Can a Cyst on Ovaries Cause Infertility?

Ovarian cysts are fluid-filled sacs that can develop on or within the ovaries. While many are benign and resolve without intervention, certain types can affect a woman’s ability to conceive. Understanding their impact on reproductive health is important for those concerned about fertility.

Understanding Ovarian Cysts

Ovarian cysts are a common gynecological finding, with most women experiencing at least one in their lifetime. These cysts generally fall into two categories: functional cysts and pathological cysts. Functional cysts are a normal part of the menstrual cycle, while pathological cysts arise from abnormal cell growth and are less common.

The ovaries, two almond-shaped organs on either side of the uterus, are responsible for releasing eggs and producing hormones like estrogen and progesterone. While many ovarian cysts do not cause symptoms, larger cysts or those that rupture or twist can lead to pain, bloating, or changes in menstrual periods.

When Ovarian Cysts May Affect Fertility

Certain types of ovarian cysts, or the underlying conditions that cause them, can have a direct or indirect impact on fertility.

Endometriomas, or “chocolate cysts,” are caused by endometriosis, a condition where uterine-like tissue grows outside the uterus, often on the ovaries. These cysts, filled with menstrual blood, can cause pelvic pain, inflammation, and scarring. This may damage ovarian tissue, reduce ovarian reserve, or block fallopian tubes, making conception difficult. Studies suggest 30-50% of women with endometriosis experience infertility.

Dermoid cysts, or mature cystic teratomas, are another type of cyst that can affect fertility. These cysts form from reproductive cells and can contain various tissues like hair, skin, or even teeth. While benign, large dermoid cysts can compress or damage ovarian tissue, potentially reducing egg production or interfering with egg retrieval during assisted reproductive technologies like IVF. They also carry a risk of ovarian torsion (twisting of the ovary), which can lead to severe pain and, if not treated promptly, loss of the affected ovary, thereby compromising future fertility.

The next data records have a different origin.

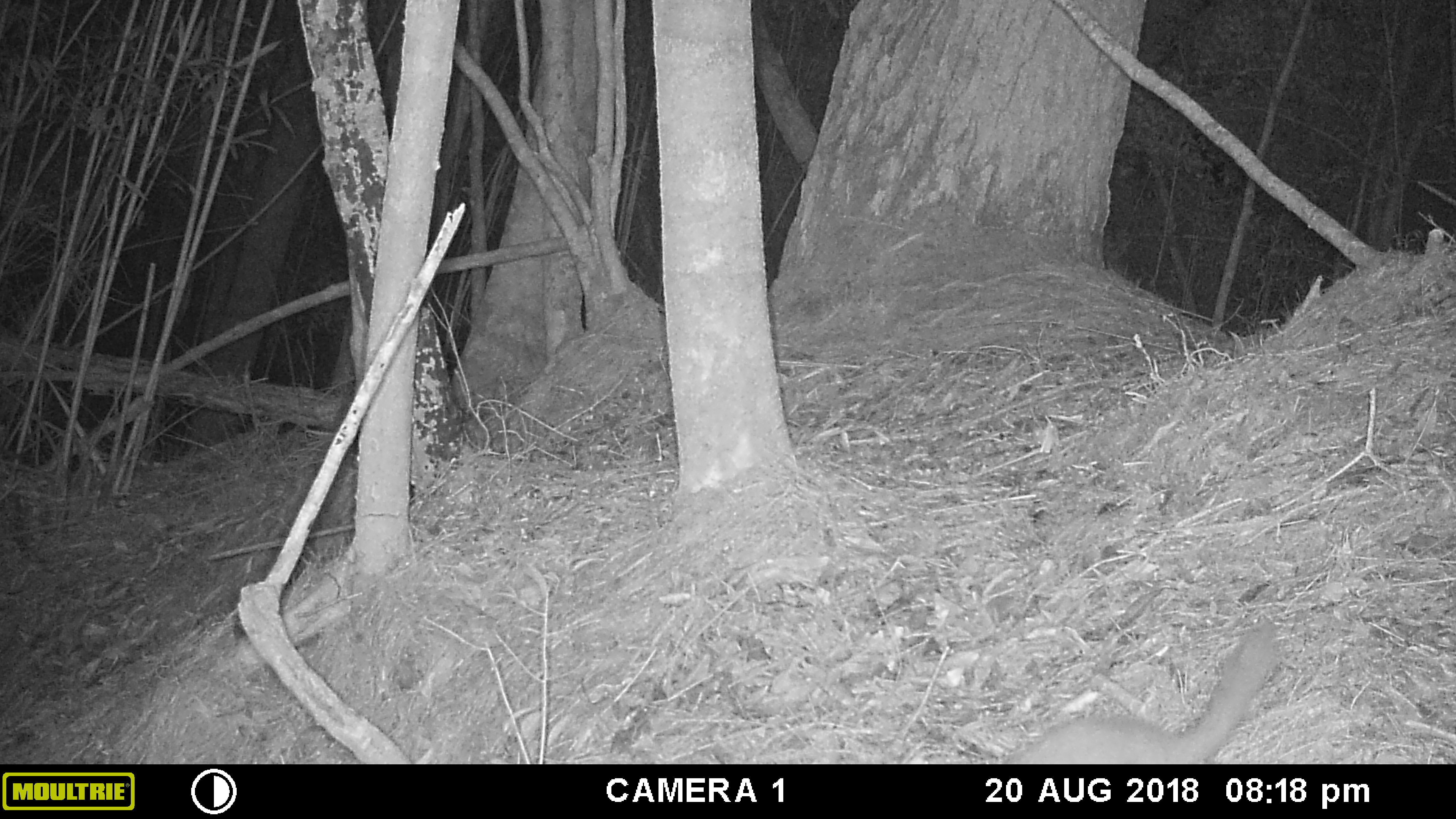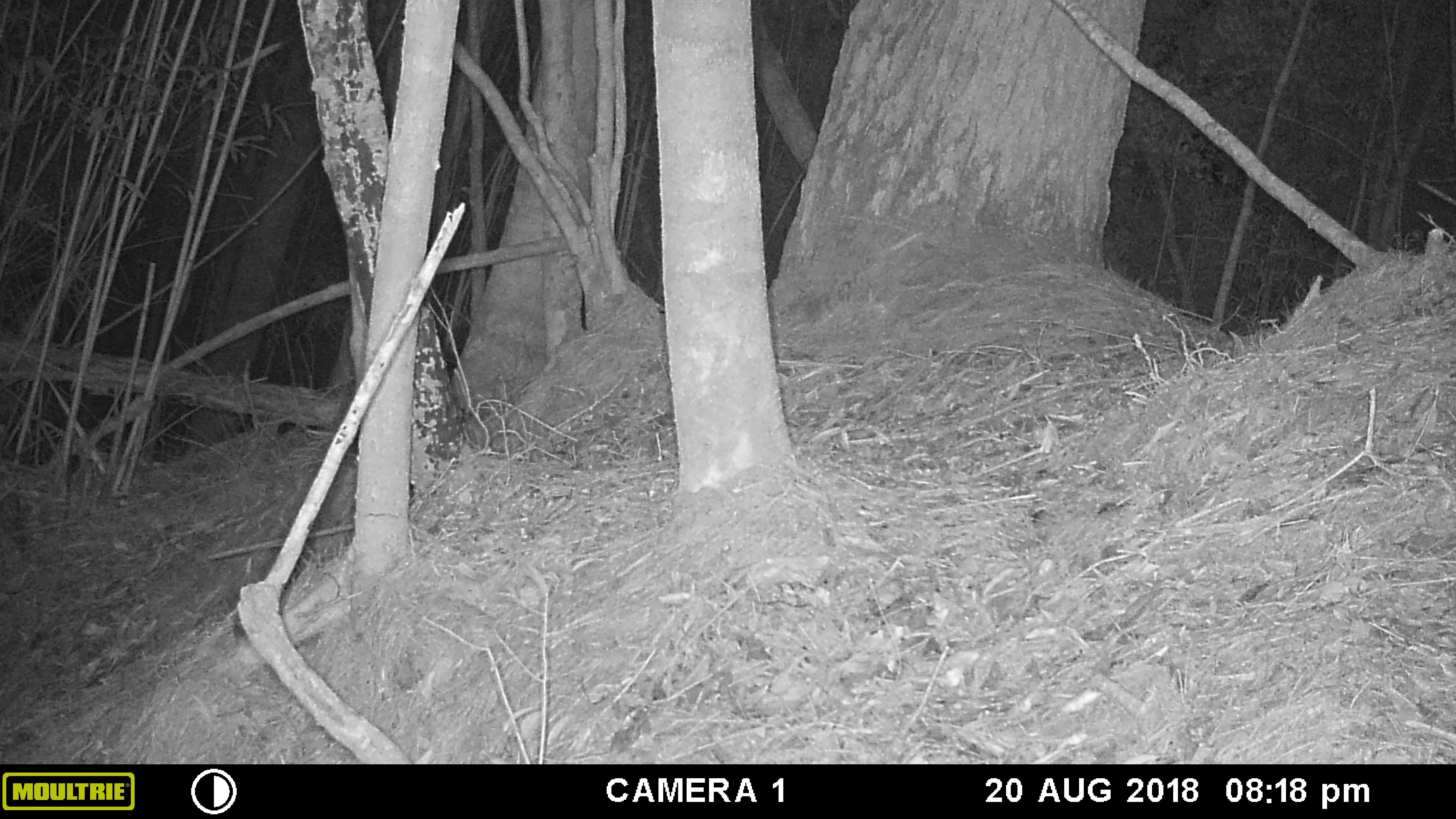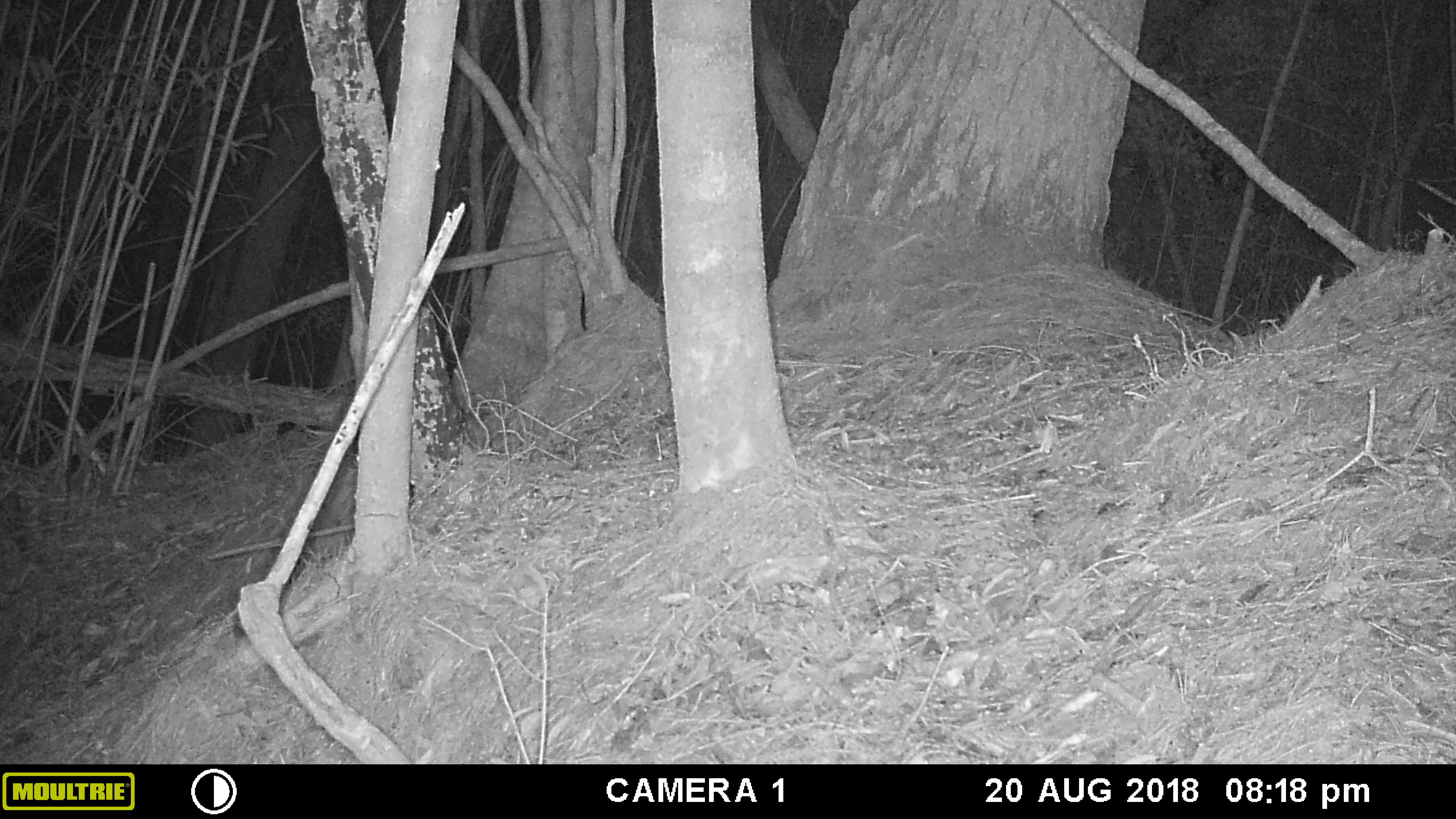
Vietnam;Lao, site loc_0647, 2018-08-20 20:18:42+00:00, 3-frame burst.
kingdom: Animalia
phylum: Chordata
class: Mammalia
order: Carnivora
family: Mustelidae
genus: Melogale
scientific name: Melogale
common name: ferret badger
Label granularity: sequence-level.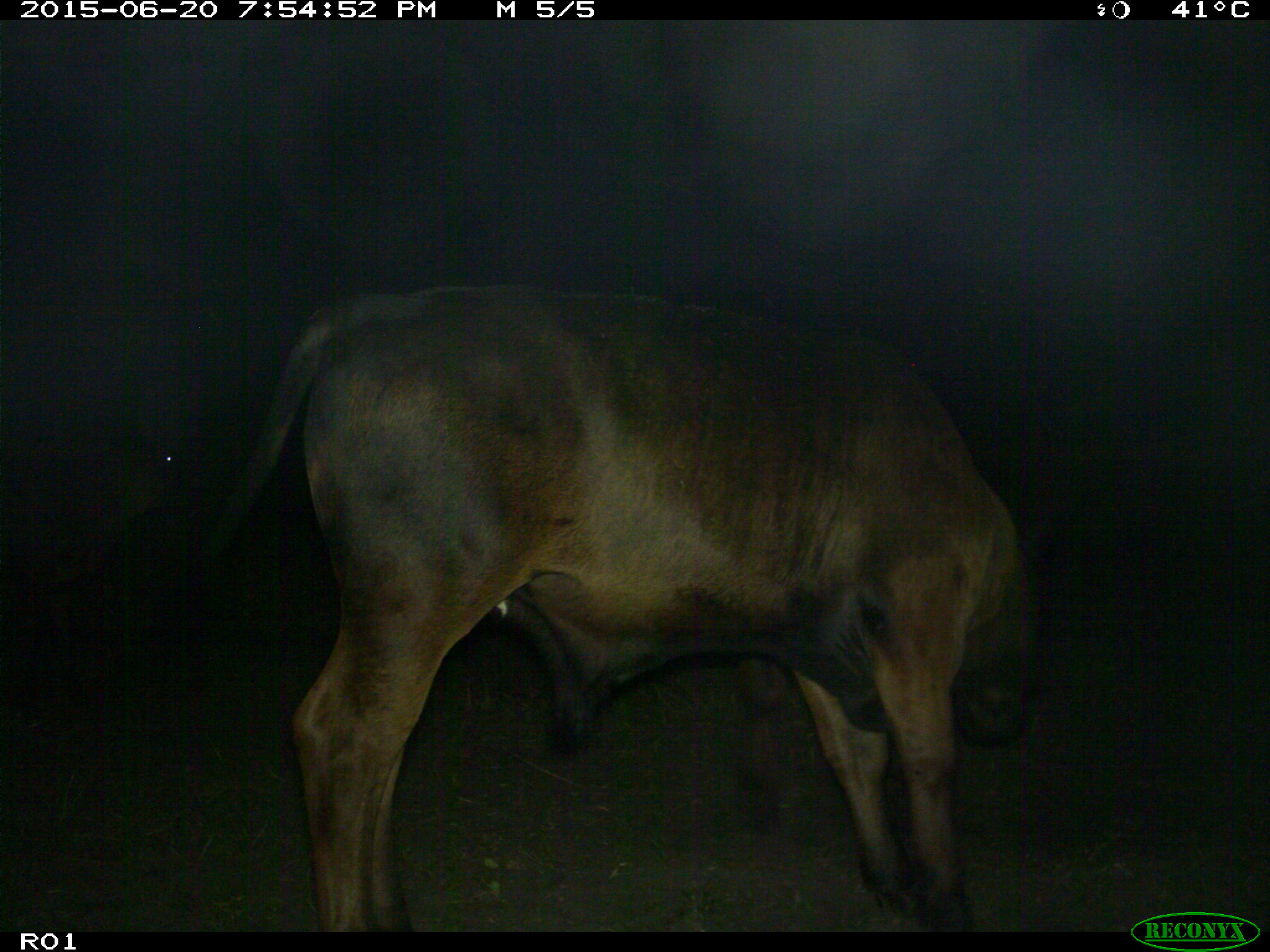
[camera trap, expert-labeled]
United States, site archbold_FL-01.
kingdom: Animalia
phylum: Chordata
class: Mammalia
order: Artiodactyla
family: Bovidae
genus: Bos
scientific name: Bos taurus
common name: domestic cow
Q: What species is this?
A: Bos taurus (domestic cow).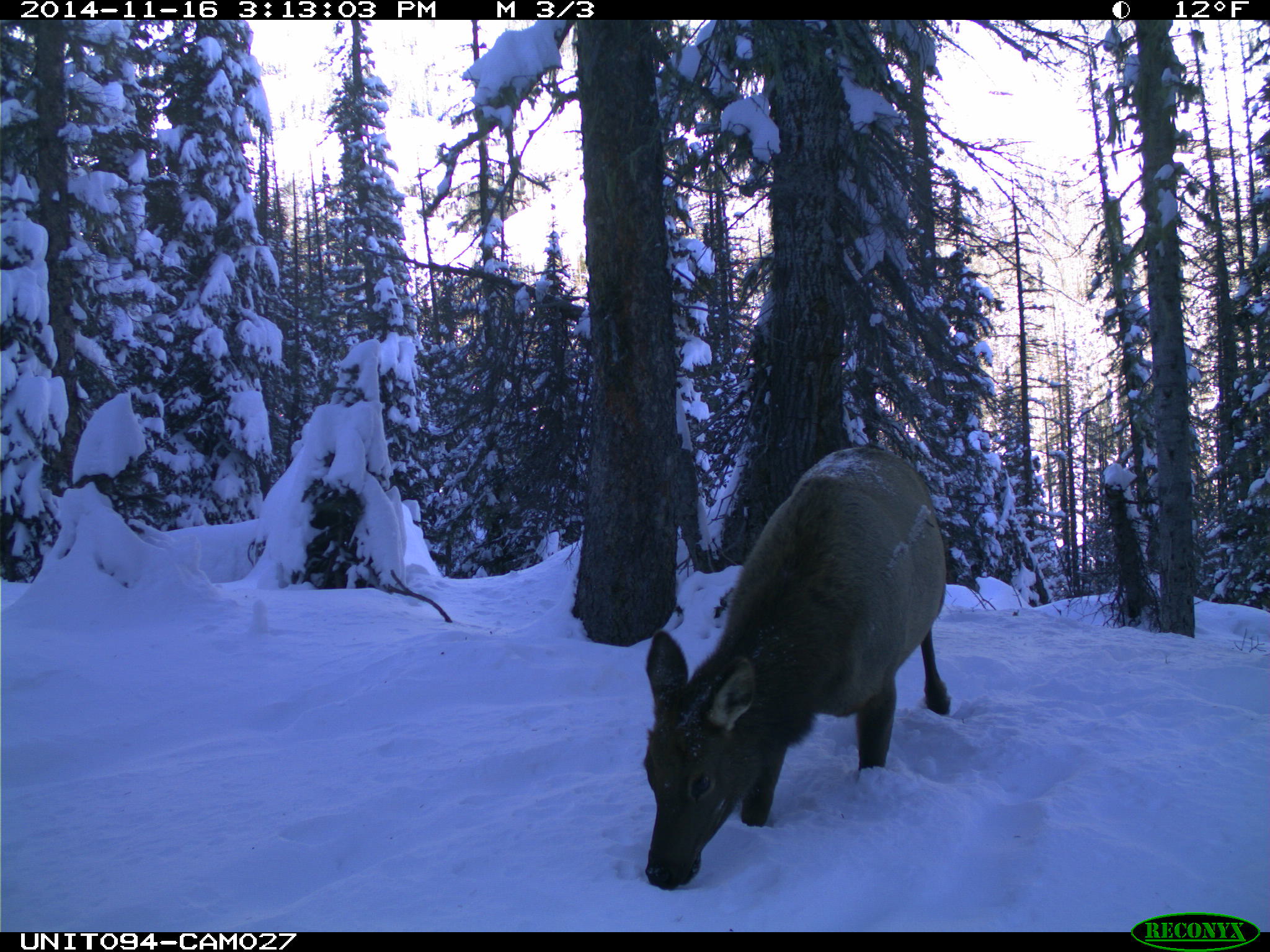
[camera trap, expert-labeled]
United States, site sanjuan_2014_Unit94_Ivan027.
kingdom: Animalia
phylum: Chordata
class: Mammalia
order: Artiodactyla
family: Cervidae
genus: Cervus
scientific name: Cervus elaphus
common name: red deer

Polycystic Ovary Syndrome (PCOS) is a hormonal disorder characterized by many small follicles on the ovaries, irregular periods, and high levels of male hormones (androgens). Although the “cysts” in PCOS are actually underdeveloped follicles that do not release an egg, this condition is a leading cause of anovulatory infertility because it disrupts regular ovulation. The hormonal imbalances associated with PCOS can prevent egg maturation and release, making natural conception challenging for many women.

Ovarian Cysts That Typically Do Not Affect Fertility

Many common ovarian cysts are generally benign and do not impair fertility. Functional cysts are the most prevalent type and are a normal part of the menstrual cycle. These include follicular cysts and corpus luteum cysts. A follicular cyst develops when a follicle, which holds a maturing egg, fails to rupture and release the egg during ovulation, continuing to grow with fluid. These cysts usually resolve on their own within one to three menstrual cycles.

A corpus luteum cyst forms after an egg has been released from its follicle. Normally, the remaining follicle transforms into the corpus luteum, which produces hormones to support a potential pregnancy. If this structure reseals and fills with fluid instead of shrinking, a corpus luteum cyst forms. These cysts are typically harmless, often asymptomatic, and usually disappear on their own without requiring medical intervention or impacting future fertility. The presence of functional cysts often indicates that the ovaries are working as expected.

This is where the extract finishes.